Modified metformin as a more potent anticancer drug: Mitochondrial inhibition, redox signaling, antiproliferative effects and future EPR studies

Balaraman Kalyanaraman 1, Gang Cheng 1, Micael Hardy 2, Olivier Ouari 2, Adam Sikora 3, Jacek Zielonka 1, Michael B Dwinell 4
PMCID: PMC5680142  NIHMSID: NIHMS870229  PMID: 28429253

Abstract

Metformin, one of the most widely prescribed antidiabetic drugs in the world is being repurposed as a potential drug in cancer treatment. Epidemiological studies suggest that metformin exerts anticancer effects in diabetic patients with pancreatic cancer. However, at typical antidiabetic doses the bioavailability of metformin is presumably too low to exert antitumor effects. Thus, more potent analogs of metformin are needed in order to increase its anticancer efficacy. To this end, a new class of mitochondria-targeted metformin analogs (or mito-metformins) containing a positively-charged lipophilic triphenylphosphonium group, was synthesized and tested for their antitumor efficacy in pancreatic cancer cells.

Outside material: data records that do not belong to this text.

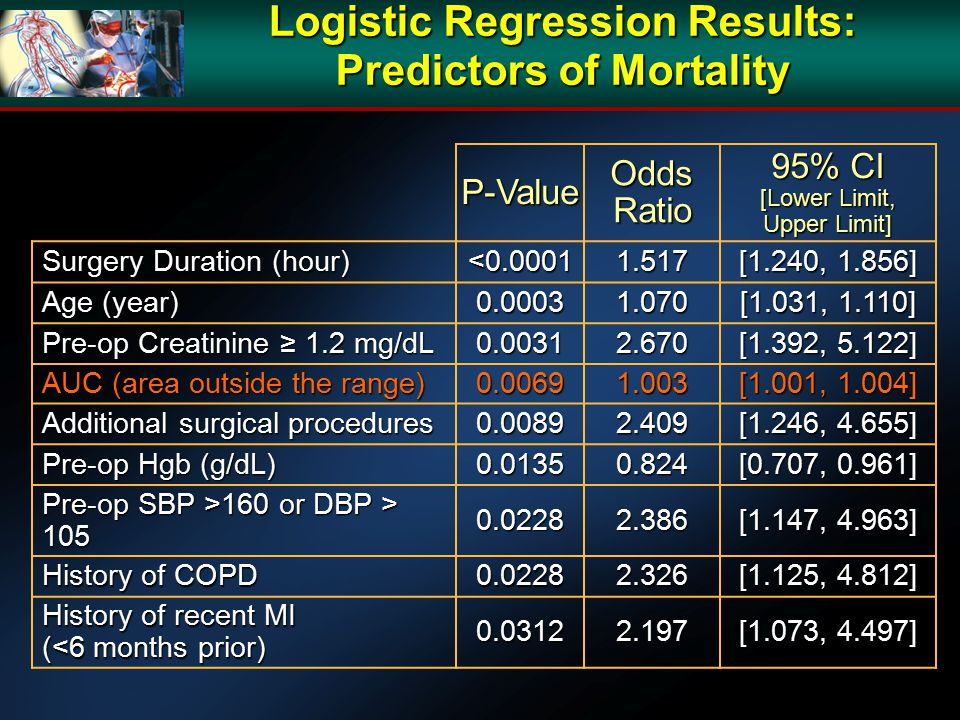 Logistic Regression Results: Predictors of Mortality P-Value Odds Ratio 95% CI [Lower Limit, Upper Limit] Surgery Duration (hour) <0.00011.517 [1.240, 1.856] Age (year) 0.00031.070 [1.031, 1.110] Pre-op Creatinine ≥ 1.2 mg/dL 0.00312.670 [1.392, 5.122] AUC (area outside the range) 0.00691.003 [1.001, 1.004] Additional surgical procedures 0.00892.409 [1.246, 4.655] Pre-op Hgb (g/dL) 0.01350.824 [0.707, 0.961] Pre-op SBP >160 or DBP > 105 0.02282.386 [1.147, 4.963] History of COPD 0.02282.326 [1.125, 4.812] History of recent MI (<6 months prior) 0.03122.197 [1.073, 4.497]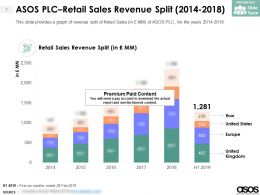 ASOS PLC Retail Sales Revenue Split 2014-2018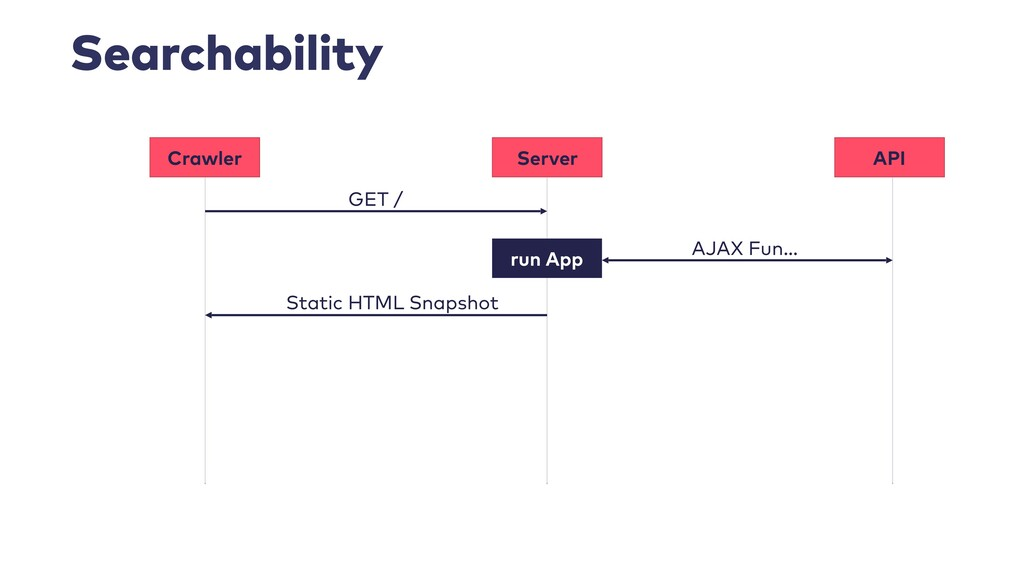 Searchability Crawler Server GET / Static HTML ...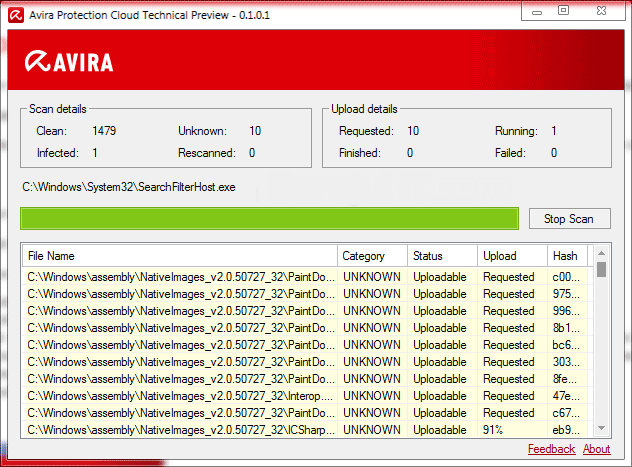 Avira Protection Cloud Review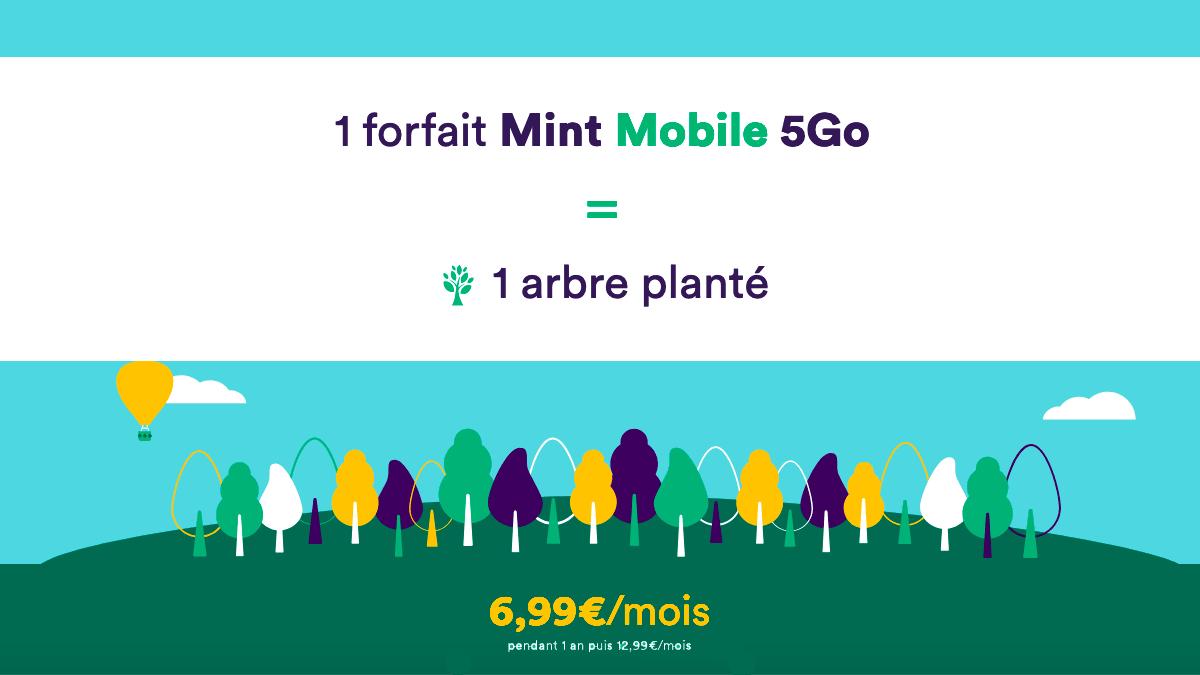 Le forfait écolo de Mint Mobile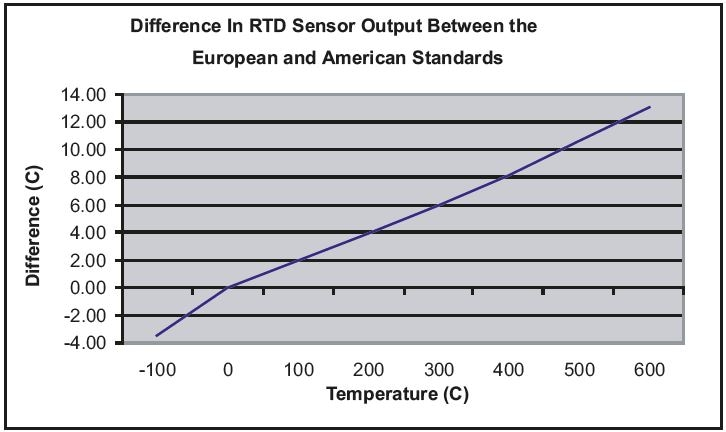 Difference in RTD Sensor Output Between the European and American Standards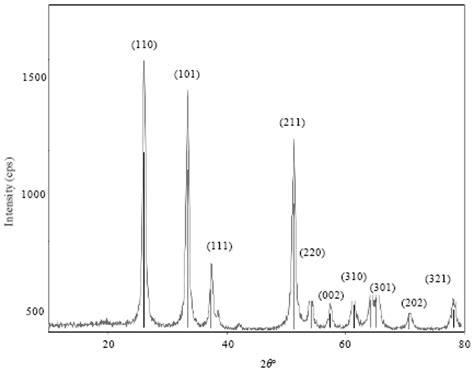xrd pattern of tin synthesis and characterization of nano crystalline tin iv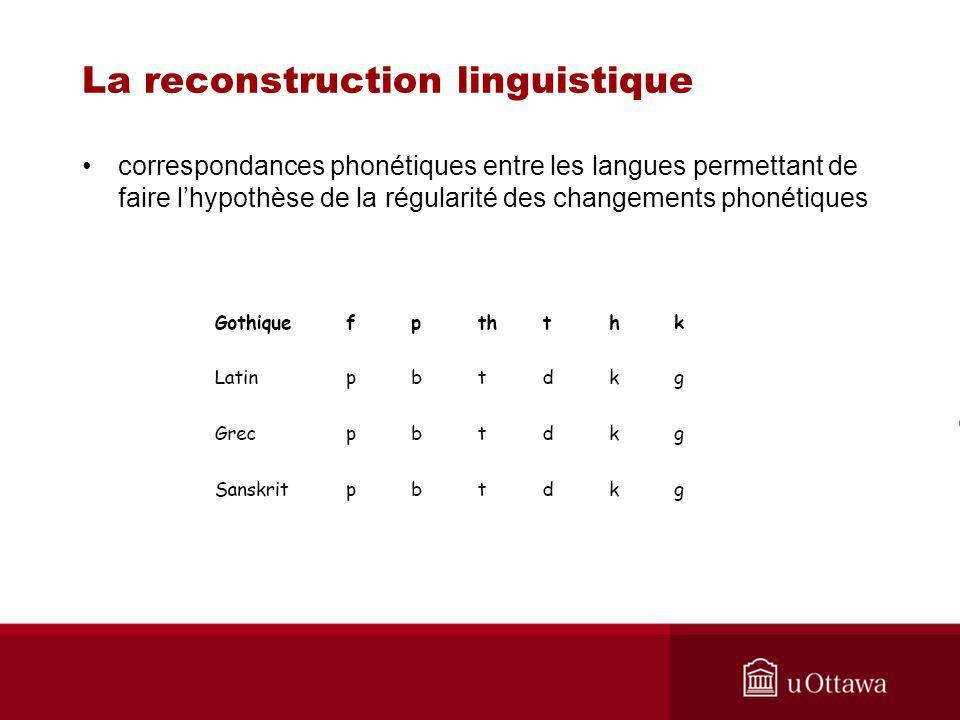 La reconstruction linguistique correspondances phonétiques entre les langues permettant de faire lhypothèse de la régularité des changements phonétiques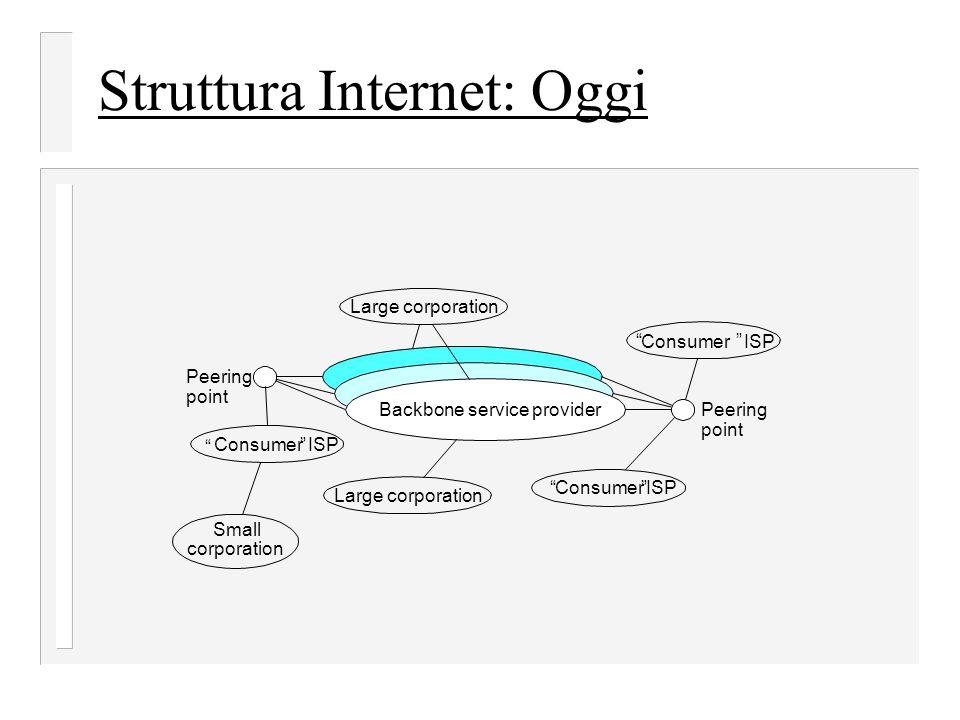 Struttura Internet: Oggi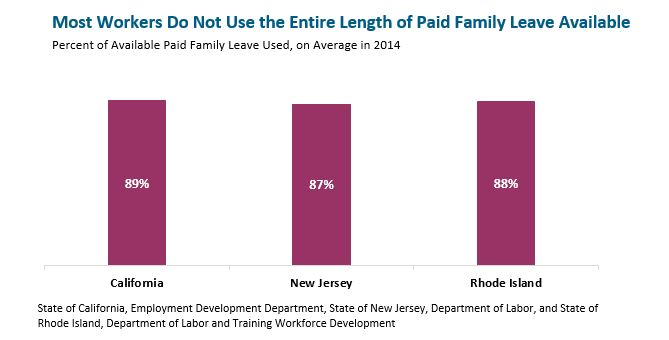 Bar graph: Most workers do not use the entire length of paid family leave available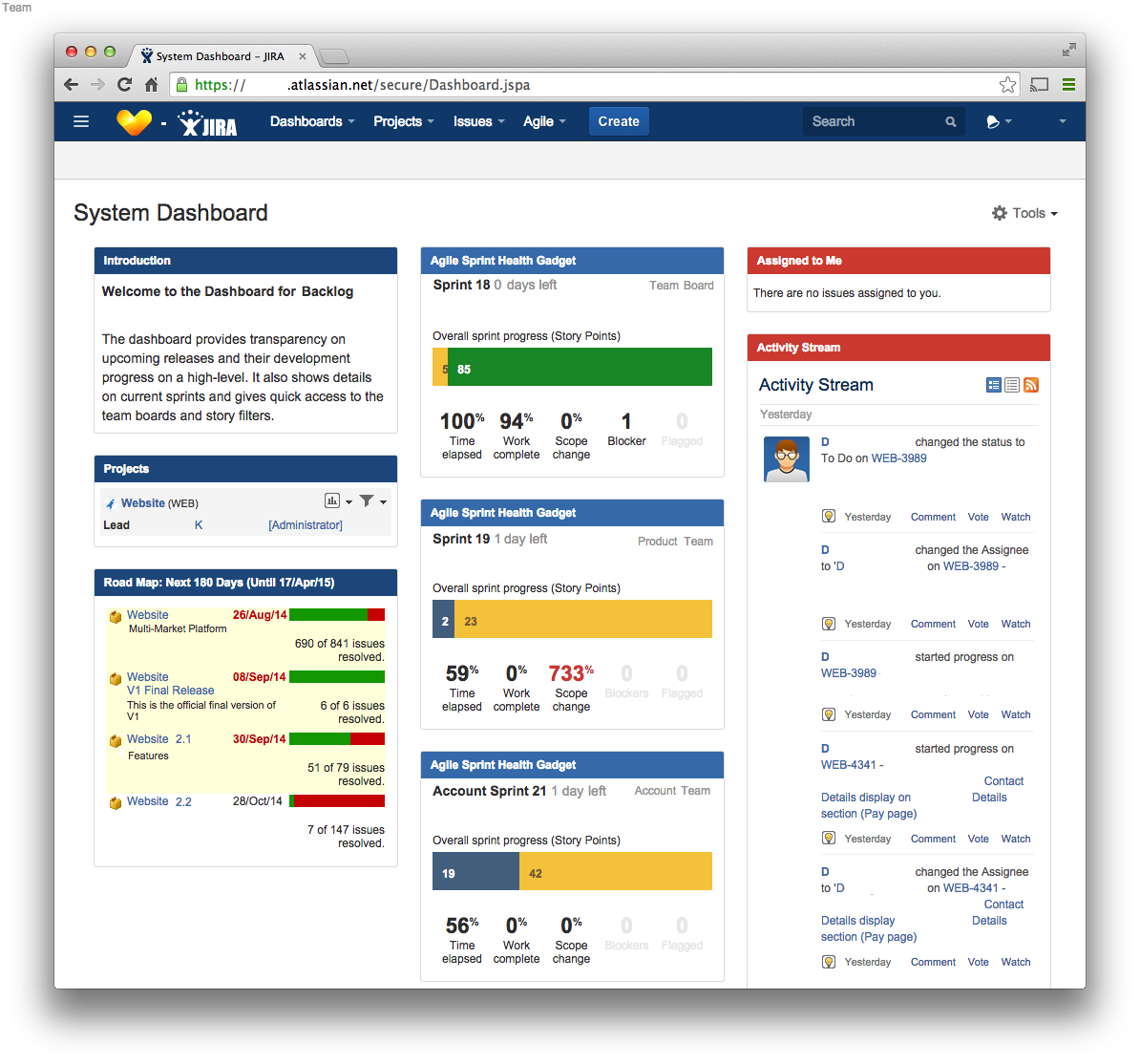 How To Build A Dashboard Using Confluence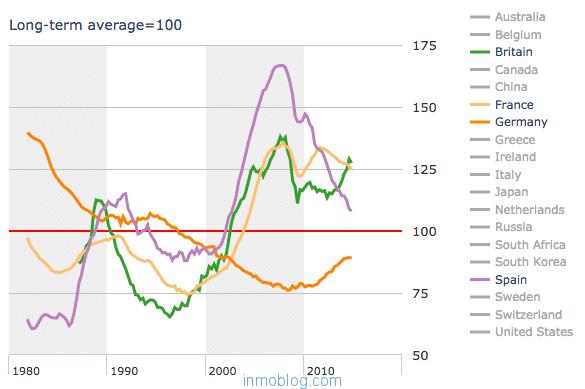 precios medios vivienda españa europa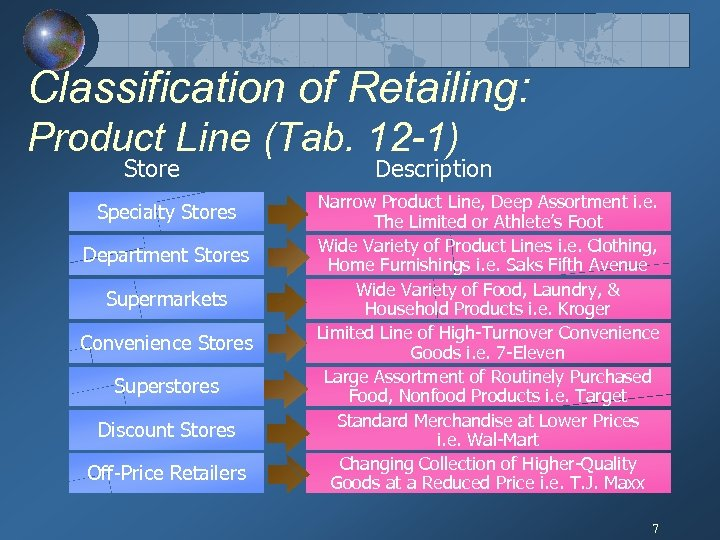 Classification of Retailing: Product Line (Tab. 12 -1) Store Specialty Stores Department Stores Supermarkets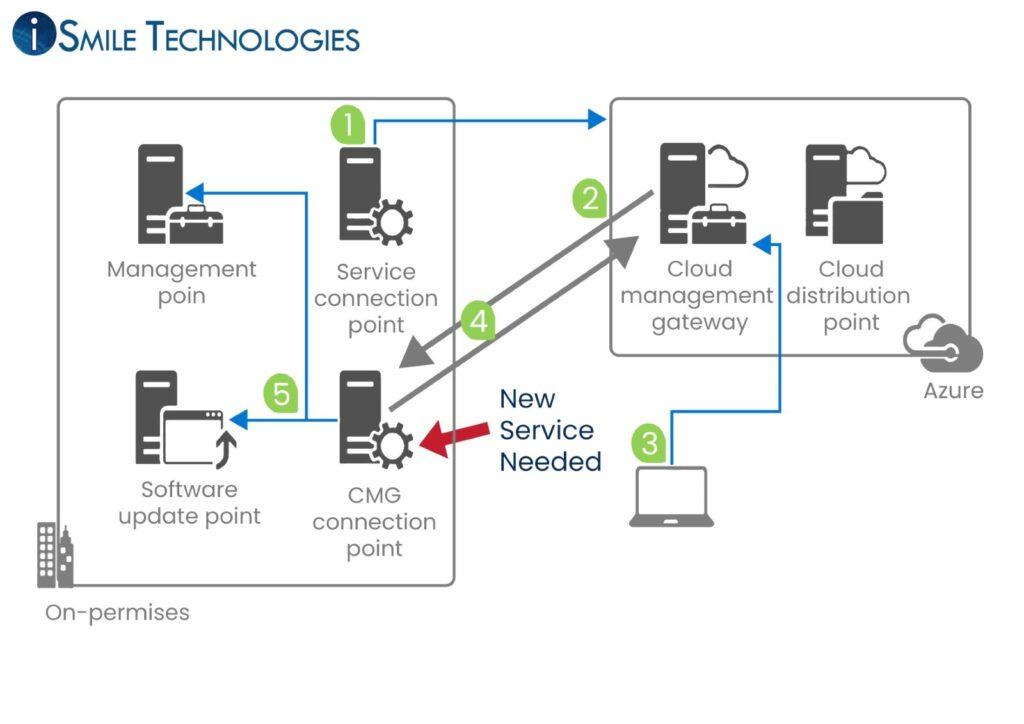 Setting up a cloud management gateway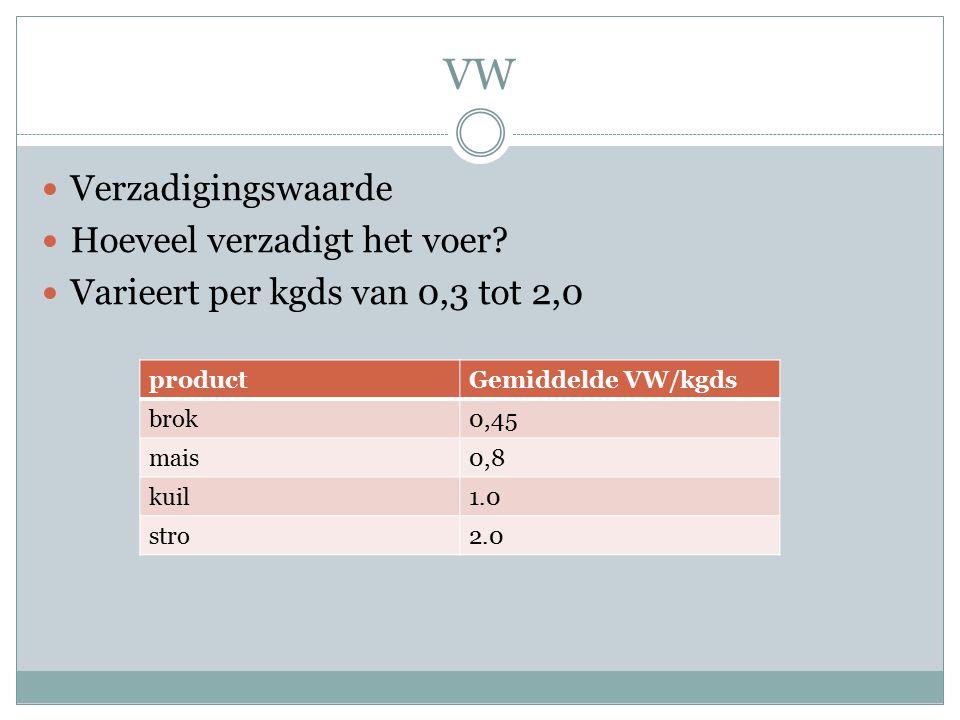 VW Verzadigingswaarde Hoeveel verzadigt het voer? Varieert per kgds van 0,3 tot 2,0 productGemiddelde VW/kgds brok0,45 mais0,8 kuil1.0 stro2.0
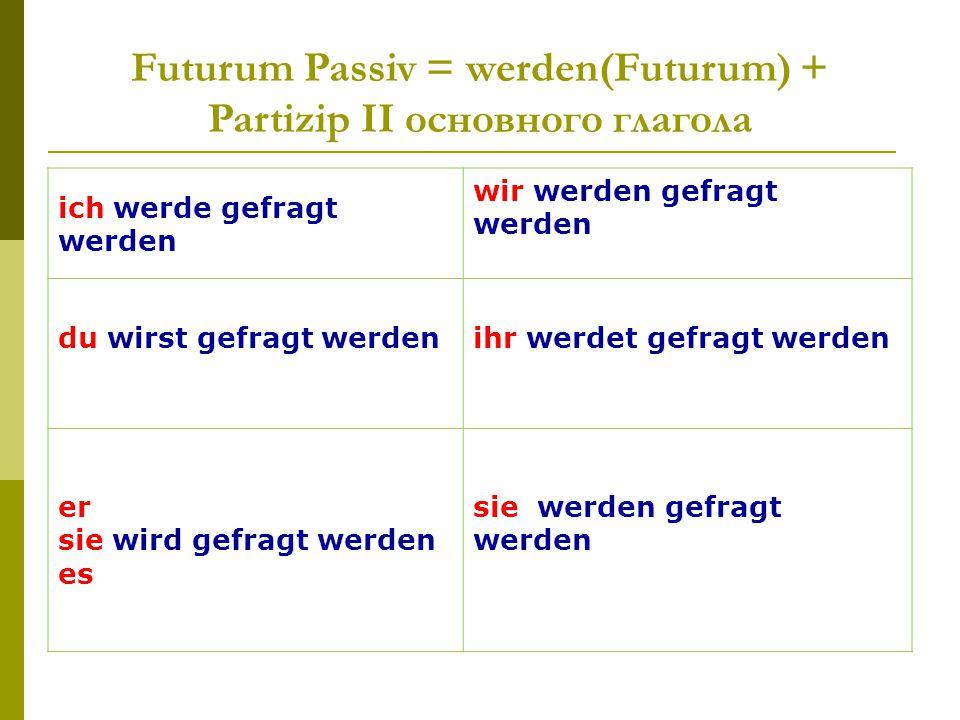 Futurum Passiv = werden(Futurum) + Partizip II основного глагола
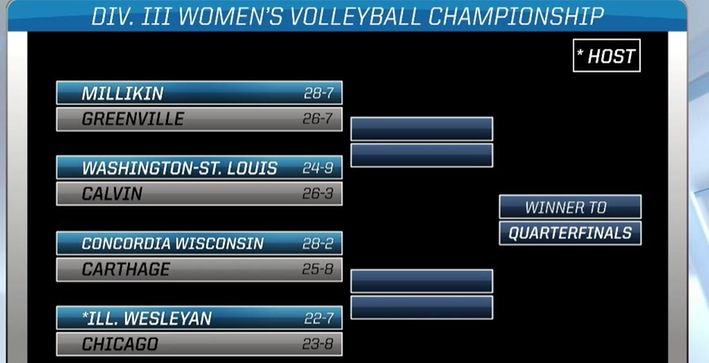 Women's Volleyball to play Carthage in NCAA Tournament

Results indicate that the lead compound, mito-metformin10, was nearly 1,000-fold more potent than metformin in inhibiting mitochondrial complex I activity, inducing reactive oxygen species (superoxide and hydrogen peroxide) that stimulate redox signaling mechanisms, including the activation of AMP kinase and inhibition of proliferation of pancreatic cancer cells. The potential use of the low-temperature EPR technique in assessing the role of mitochondrial complexes including complex I in tumor regression in response to metformin and mito-metformins in the in vivo setting is discussed.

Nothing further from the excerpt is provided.